==== Extrait à lire ====

Lorsqu’un engin passe dans un champ, la zone tassée sous le pneu décrit en profondeur un losange inversé. Le tassement augmente avec le degré d’humidité du sol. Plus la charge sur l’essieu est importante et plus le tassement sera fort.

Le poids et l’humidité

Parmi les préconisations, le consultant conseille de limiter l’accès aux parcelles « des machines qui n’ont rien à y faire ». Les remorques restent dans les chemins où en bordure. Les trémies sont vidées le plus souvent possible. « L’intérêt de disposer d’équipements spéciaux est que le tassement fort reste en surface, et reste mécaniquement récupérable », ajoute Eudes Aarnink.
Des tests effectués pour caractériser le tassement au regard du nombre de passages, indiquent qu’un deuxième passage, sur une même trace, accentue le tassement de surface. 
Conclusion : le poids par essieu tasse plus en profondeur que le nombre de passages. L’humidité accentue le phénomène de tassement. Les chantiers et l’utilisation des matériels sont donc à réfléchir en fonction des ces paramètres.

Sous pression

La R&D du fabriquant Michelin s’est penchée sur la structure des pneus pour diminuer les conséquences du tassement. « Car on ne peut pas changer la pression toutes les 5 minutes », note le spécialiste Marc Pelletier. « Mais il n’y a pas de solution miracle. Il y a autant de méthodes que d’agriculteurs », ajoute-t-il.
Une pression trop faible peut endommager le pneumatique et présente un risque en circulation sur route. Un pneu trop gonflé expose au risque de patinage, de tassement, de coupure, d’arrachement. Il est également moins stable. L’objectif est donc « d’avoir une meilleure répartition possible de la charge sur l’aire de contact ».
Il rappelle quelques principes : augmenter la charge sur un pneu sans en augmenter la pression augmente la surface de contact au sol. Il rappelle que la pression exercée au sol « est sensiblement égale à la pression de gonflage ».

Un fusible

Michelin mène ses tests en garnissant des fosses d’une superposition de couches de terre et de couches de sable. Les premières observations indiquent que le passage des roues a tendance à avoir un effet sur le tassement vertical.

==== Données répertoriées ====

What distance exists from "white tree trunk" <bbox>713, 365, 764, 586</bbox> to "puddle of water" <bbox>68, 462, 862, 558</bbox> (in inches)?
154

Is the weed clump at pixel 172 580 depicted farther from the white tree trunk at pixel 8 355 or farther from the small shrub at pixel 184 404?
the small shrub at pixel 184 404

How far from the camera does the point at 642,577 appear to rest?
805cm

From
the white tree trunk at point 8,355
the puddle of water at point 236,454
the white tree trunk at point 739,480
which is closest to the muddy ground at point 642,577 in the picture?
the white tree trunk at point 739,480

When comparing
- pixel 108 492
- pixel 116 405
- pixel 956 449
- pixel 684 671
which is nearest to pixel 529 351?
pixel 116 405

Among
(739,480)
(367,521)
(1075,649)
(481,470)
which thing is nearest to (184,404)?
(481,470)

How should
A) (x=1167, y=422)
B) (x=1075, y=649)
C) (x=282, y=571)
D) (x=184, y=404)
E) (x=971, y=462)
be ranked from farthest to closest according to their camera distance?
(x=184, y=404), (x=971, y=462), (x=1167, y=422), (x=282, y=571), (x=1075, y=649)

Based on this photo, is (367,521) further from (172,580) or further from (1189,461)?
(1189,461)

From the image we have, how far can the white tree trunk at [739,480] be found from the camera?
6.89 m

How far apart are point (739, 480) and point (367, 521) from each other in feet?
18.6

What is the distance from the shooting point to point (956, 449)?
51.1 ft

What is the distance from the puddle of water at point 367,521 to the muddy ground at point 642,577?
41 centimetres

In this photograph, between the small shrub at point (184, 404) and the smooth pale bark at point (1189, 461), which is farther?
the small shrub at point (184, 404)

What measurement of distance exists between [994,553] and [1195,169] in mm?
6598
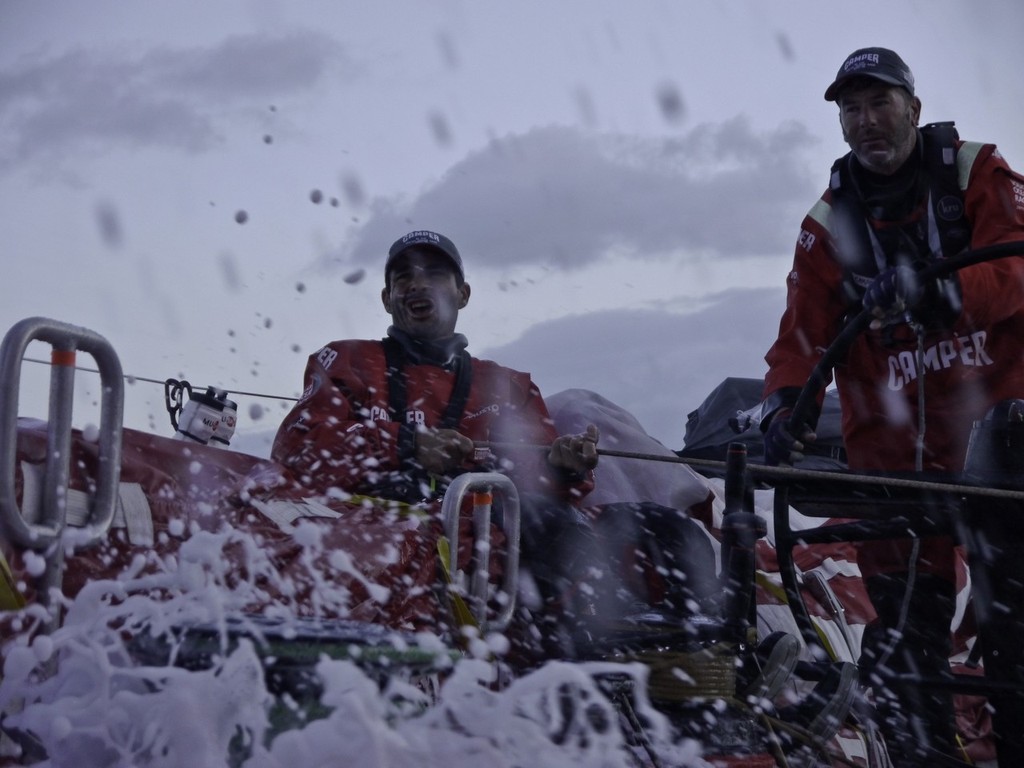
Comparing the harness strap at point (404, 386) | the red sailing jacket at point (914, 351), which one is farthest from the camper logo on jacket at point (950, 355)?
the harness strap at point (404, 386)

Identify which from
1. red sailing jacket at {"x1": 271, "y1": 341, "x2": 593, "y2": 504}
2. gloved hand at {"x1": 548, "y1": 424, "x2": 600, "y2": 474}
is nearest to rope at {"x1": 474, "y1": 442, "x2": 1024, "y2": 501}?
gloved hand at {"x1": 548, "y1": 424, "x2": 600, "y2": 474}

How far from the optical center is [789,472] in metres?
2.68

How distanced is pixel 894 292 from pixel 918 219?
2.91 ft

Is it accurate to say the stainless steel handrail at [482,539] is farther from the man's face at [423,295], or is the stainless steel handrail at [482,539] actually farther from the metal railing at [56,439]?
the man's face at [423,295]

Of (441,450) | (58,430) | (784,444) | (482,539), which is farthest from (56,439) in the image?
(441,450)

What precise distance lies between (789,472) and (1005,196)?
1.08 meters

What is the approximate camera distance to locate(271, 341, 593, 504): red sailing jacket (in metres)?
3.61

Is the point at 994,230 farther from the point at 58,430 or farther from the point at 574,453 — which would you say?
the point at 58,430

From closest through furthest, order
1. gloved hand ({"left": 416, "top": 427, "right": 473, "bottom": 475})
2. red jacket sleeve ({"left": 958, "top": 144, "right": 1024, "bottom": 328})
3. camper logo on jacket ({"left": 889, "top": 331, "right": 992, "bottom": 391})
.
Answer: red jacket sleeve ({"left": 958, "top": 144, "right": 1024, "bottom": 328}), camper logo on jacket ({"left": 889, "top": 331, "right": 992, "bottom": 391}), gloved hand ({"left": 416, "top": 427, "right": 473, "bottom": 475})

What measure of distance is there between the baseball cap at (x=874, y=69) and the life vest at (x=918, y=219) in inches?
6.7

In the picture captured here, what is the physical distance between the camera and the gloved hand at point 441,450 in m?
3.58

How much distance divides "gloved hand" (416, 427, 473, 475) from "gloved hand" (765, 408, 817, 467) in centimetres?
94

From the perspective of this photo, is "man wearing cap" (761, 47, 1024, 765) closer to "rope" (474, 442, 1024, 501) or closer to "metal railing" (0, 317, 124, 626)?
"rope" (474, 442, 1024, 501)

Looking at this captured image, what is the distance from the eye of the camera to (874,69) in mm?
3396
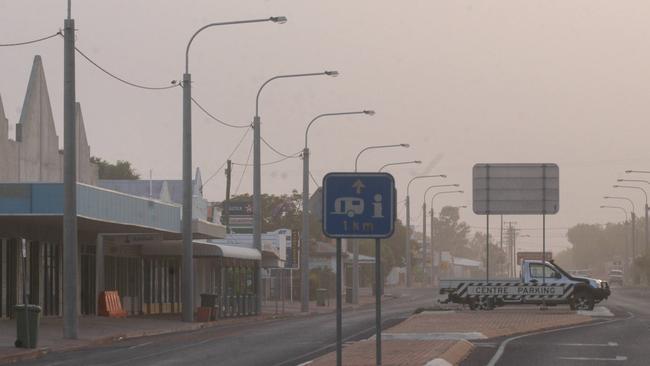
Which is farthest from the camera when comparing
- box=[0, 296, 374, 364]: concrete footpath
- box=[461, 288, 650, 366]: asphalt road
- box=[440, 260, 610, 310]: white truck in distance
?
box=[440, 260, 610, 310]: white truck in distance

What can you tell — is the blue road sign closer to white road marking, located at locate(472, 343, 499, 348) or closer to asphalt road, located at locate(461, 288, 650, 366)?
asphalt road, located at locate(461, 288, 650, 366)

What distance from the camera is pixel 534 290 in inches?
2019

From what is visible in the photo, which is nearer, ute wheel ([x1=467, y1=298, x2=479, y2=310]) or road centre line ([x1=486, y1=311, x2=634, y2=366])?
road centre line ([x1=486, y1=311, x2=634, y2=366])

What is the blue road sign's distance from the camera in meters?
16.6

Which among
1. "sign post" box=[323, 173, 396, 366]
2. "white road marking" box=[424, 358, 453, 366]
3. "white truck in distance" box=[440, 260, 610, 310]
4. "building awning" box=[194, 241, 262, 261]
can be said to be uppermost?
"sign post" box=[323, 173, 396, 366]

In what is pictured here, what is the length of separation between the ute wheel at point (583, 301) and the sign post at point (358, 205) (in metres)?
36.5

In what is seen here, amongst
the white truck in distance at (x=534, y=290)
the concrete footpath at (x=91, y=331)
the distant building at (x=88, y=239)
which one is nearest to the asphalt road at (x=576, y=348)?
the concrete footpath at (x=91, y=331)

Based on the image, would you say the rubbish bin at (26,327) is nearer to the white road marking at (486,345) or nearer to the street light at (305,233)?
the white road marking at (486,345)

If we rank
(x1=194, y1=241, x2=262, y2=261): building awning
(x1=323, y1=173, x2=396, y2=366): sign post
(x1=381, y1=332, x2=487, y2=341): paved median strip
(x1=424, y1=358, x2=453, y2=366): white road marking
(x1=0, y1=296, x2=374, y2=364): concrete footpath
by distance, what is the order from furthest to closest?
1. (x1=194, y1=241, x2=262, y2=261): building awning
2. (x1=0, y1=296, x2=374, y2=364): concrete footpath
3. (x1=381, y1=332, x2=487, y2=341): paved median strip
4. (x1=424, y1=358, x2=453, y2=366): white road marking
5. (x1=323, y1=173, x2=396, y2=366): sign post

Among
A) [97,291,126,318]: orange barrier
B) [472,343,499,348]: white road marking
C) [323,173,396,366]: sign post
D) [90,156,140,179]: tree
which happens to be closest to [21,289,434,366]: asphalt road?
[472,343,499,348]: white road marking

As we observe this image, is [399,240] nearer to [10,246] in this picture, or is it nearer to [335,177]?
[10,246]

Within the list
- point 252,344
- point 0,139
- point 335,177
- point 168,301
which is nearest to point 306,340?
point 252,344

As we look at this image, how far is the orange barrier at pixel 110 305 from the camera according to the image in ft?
162

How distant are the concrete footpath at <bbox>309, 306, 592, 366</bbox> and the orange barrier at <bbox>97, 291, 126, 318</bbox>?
12094 millimetres
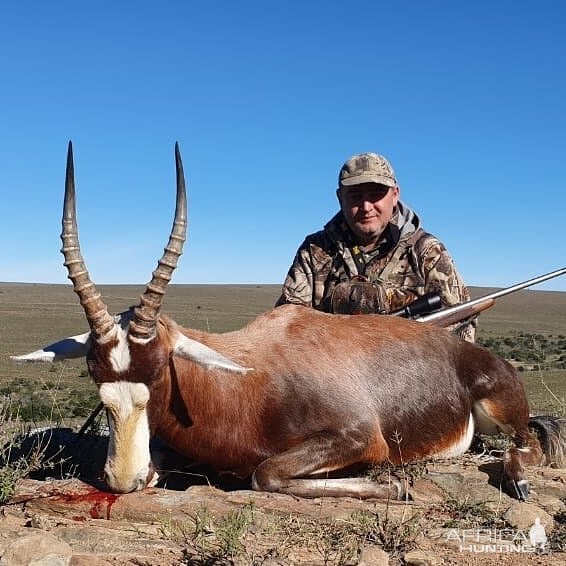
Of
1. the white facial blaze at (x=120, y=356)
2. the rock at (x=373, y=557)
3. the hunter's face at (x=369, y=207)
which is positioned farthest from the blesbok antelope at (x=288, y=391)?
the hunter's face at (x=369, y=207)

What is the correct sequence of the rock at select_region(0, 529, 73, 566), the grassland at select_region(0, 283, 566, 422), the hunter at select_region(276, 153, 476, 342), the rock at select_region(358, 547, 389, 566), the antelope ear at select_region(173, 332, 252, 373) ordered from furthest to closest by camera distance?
1. the grassland at select_region(0, 283, 566, 422)
2. the hunter at select_region(276, 153, 476, 342)
3. the antelope ear at select_region(173, 332, 252, 373)
4. the rock at select_region(358, 547, 389, 566)
5. the rock at select_region(0, 529, 73, 566)

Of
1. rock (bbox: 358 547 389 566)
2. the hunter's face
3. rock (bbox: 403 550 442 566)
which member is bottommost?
rock (bbox: 403 550 442 566)

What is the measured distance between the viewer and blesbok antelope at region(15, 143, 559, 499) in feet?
16.6

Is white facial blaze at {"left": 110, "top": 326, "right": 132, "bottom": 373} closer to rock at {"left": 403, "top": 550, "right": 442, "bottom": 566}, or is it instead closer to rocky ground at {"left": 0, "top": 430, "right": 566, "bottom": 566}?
rocky ground at {"left": 0, "top": 430, "right": 566, "bottom": 566}

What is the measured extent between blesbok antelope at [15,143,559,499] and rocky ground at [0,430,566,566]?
9.1 inches

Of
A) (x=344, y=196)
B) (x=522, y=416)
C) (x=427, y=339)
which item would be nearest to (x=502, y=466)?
(x=522, y=416)

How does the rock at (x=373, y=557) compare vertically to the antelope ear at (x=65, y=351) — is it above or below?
below

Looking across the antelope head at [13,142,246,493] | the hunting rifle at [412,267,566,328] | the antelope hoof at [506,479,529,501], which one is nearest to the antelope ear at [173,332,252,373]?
the antelope head at [13,142,246,493]

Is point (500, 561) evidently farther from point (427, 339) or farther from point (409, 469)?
point (427, 339)

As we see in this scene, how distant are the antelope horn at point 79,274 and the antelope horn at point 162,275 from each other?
0.19m

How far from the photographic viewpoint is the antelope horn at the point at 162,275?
5105 mm

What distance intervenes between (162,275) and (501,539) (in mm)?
2719

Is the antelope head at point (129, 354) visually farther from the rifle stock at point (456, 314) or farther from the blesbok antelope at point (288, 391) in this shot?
the rifle stock at point (456, 314)

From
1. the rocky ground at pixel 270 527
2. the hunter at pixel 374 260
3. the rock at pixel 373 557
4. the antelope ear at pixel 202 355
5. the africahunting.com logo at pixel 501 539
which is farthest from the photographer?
the hunter at pixel 374 260
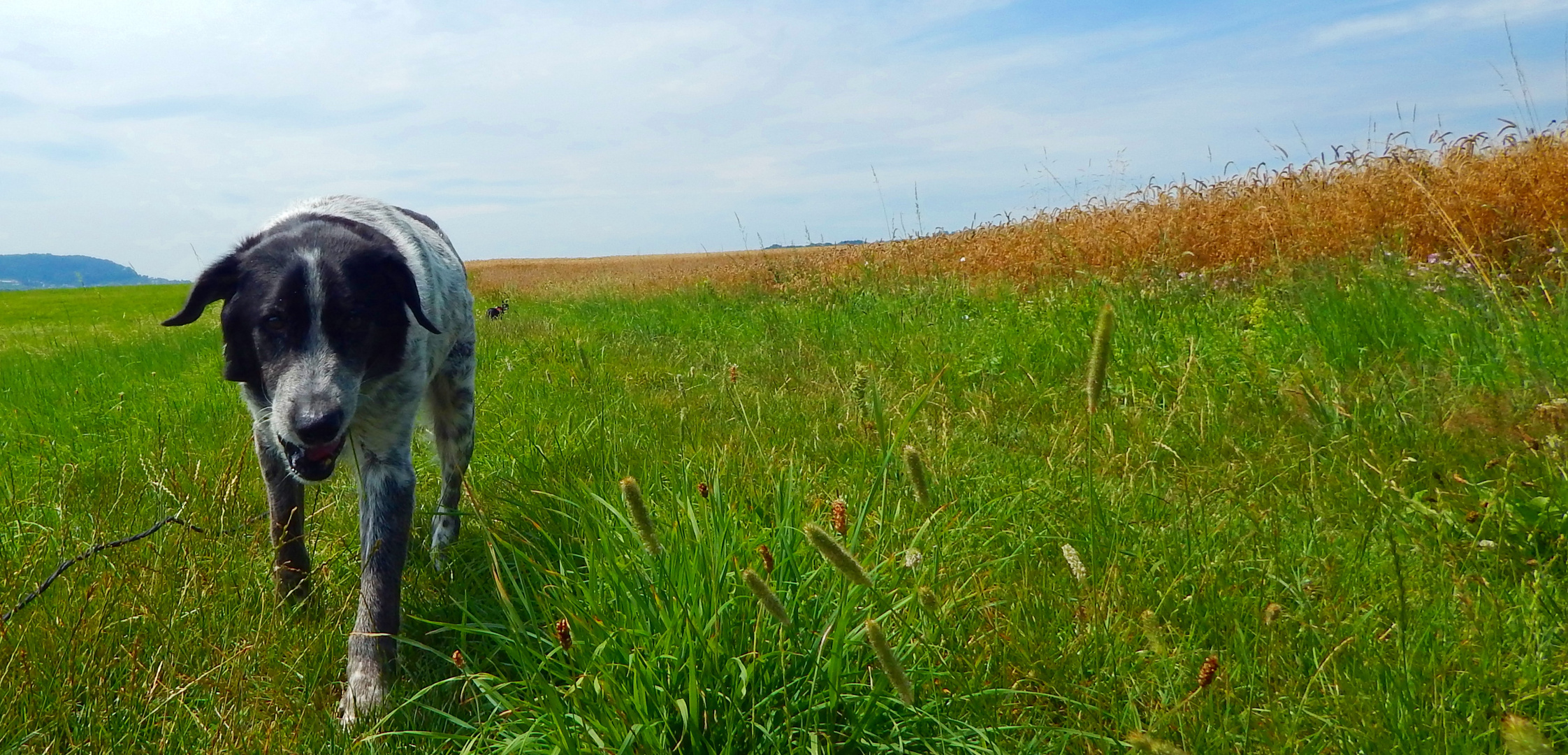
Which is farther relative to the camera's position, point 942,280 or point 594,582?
point 942,280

====

Consignes:
A: Dans le texte sur le tassement des sols, relevez les risques auxquels la phrase « Un pneu trop gonflé expose au risque de… » dit qu'un pneu trop gonflé expose.
B: Poursuivez le texte sur le tassement des sols à partir de sa dernière phrase.
Les données n'ont aucun rôle ici.

Réponses:
A: Patinage, tassement, coupure, arrachement.

B:
Marc Pelletier décrit le pneu « comme un fusible », entre le sol et l’engin. Sa fonction est de parvenir à une « meilleure répartition au sol de son empreinte pour éviter de le déformer, avec le moins de pression possible ».
Et plus un pneu contiendra d’air et mieux il pourra supporter de charge possible.  
« à pression équivalente, un pneu présente une capacité de charge supérieure s’il est plus grand », souligne Marc Pelletier. Hauteur, largeur et pression des pneus sont donc à considérer avec attention.
Le spécialiste fait valoir la technologie radiale, dont la carcasse à bâtons rompus et les nappes de ceinture assurent 
« une bonne répartition de la charge par cm2 et offrent souplesse des flancs et rigidité de la bande de roulement des pneus  ». Selon le constructeur, ils apportent aussi « une meilleure capacité de traction ». Néanmoins, la technologie radiale est moins bien adaptée aux petits volumes, où prévalent les pneus à carcasses diagonales, comme c’est souvent le cas des engins agricoles de la région.

Charge à l’essieu

La pression des pneus recommandée par le constructeur est fonction de la vitesse de l’engin et donc de son usage  : 10 km/h pour un chargeur, 30 km/h pour des travaux de traction, 40 km/h pour de la route.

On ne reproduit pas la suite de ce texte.